→ **EXERCISE DETAILS**: Leave out the pictures and copy the remaining records exactly.

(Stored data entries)
----

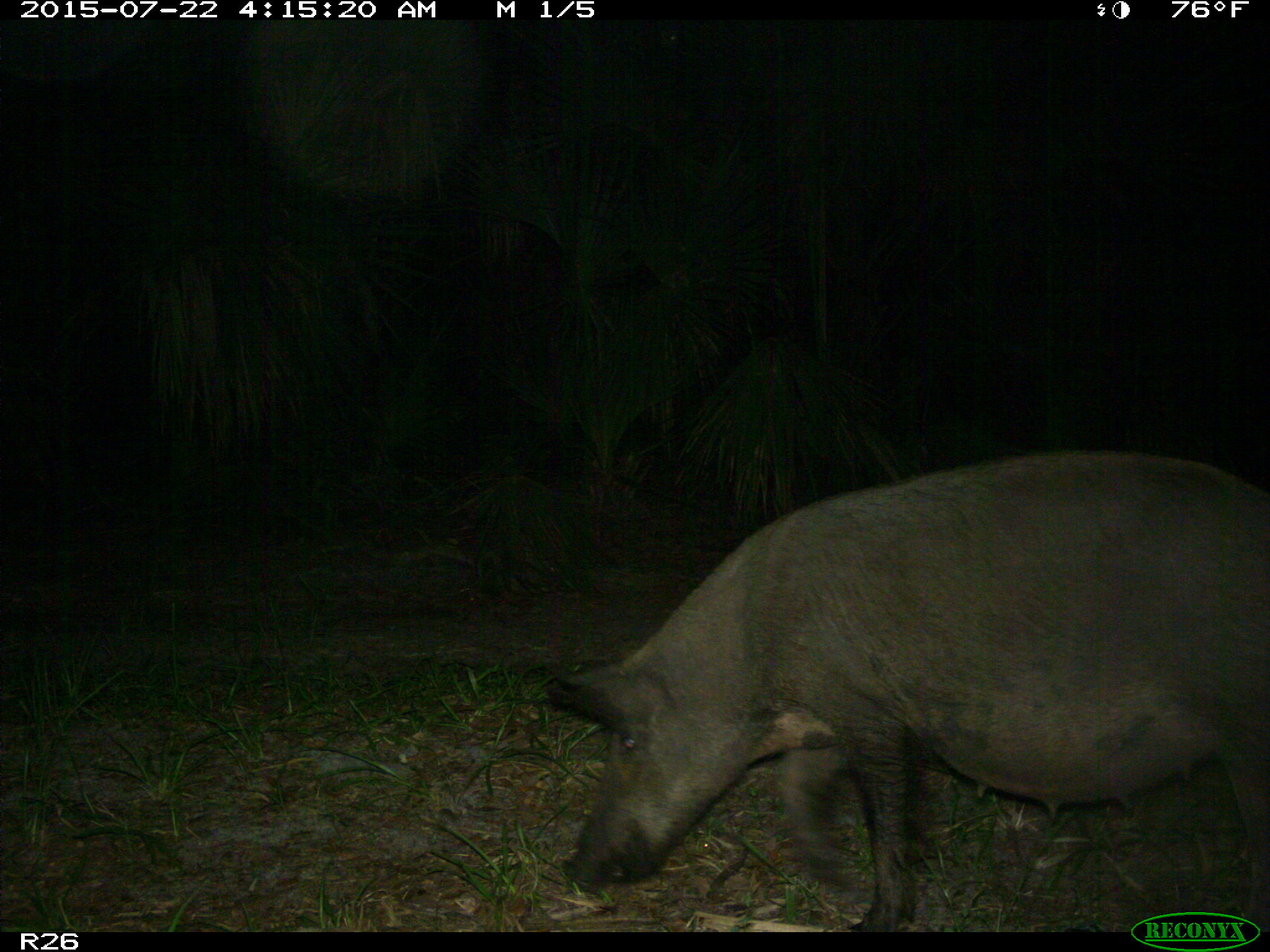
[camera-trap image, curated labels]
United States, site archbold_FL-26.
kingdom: Animalia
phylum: Chordata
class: Mammalia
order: Artiodactyla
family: Suidae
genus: Sus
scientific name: Sus scrofa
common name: wild boar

----

→ **RESPONSE**:
[camera-trap image, curated labels]
United States, site archbold_FL-26.
kingdom: Animalia
phylum: Chordata
class: Mammalia
order: Artiodactyla
family: Suidae
genus: Sus
scientific name: Sus scrofa
common name: wild boar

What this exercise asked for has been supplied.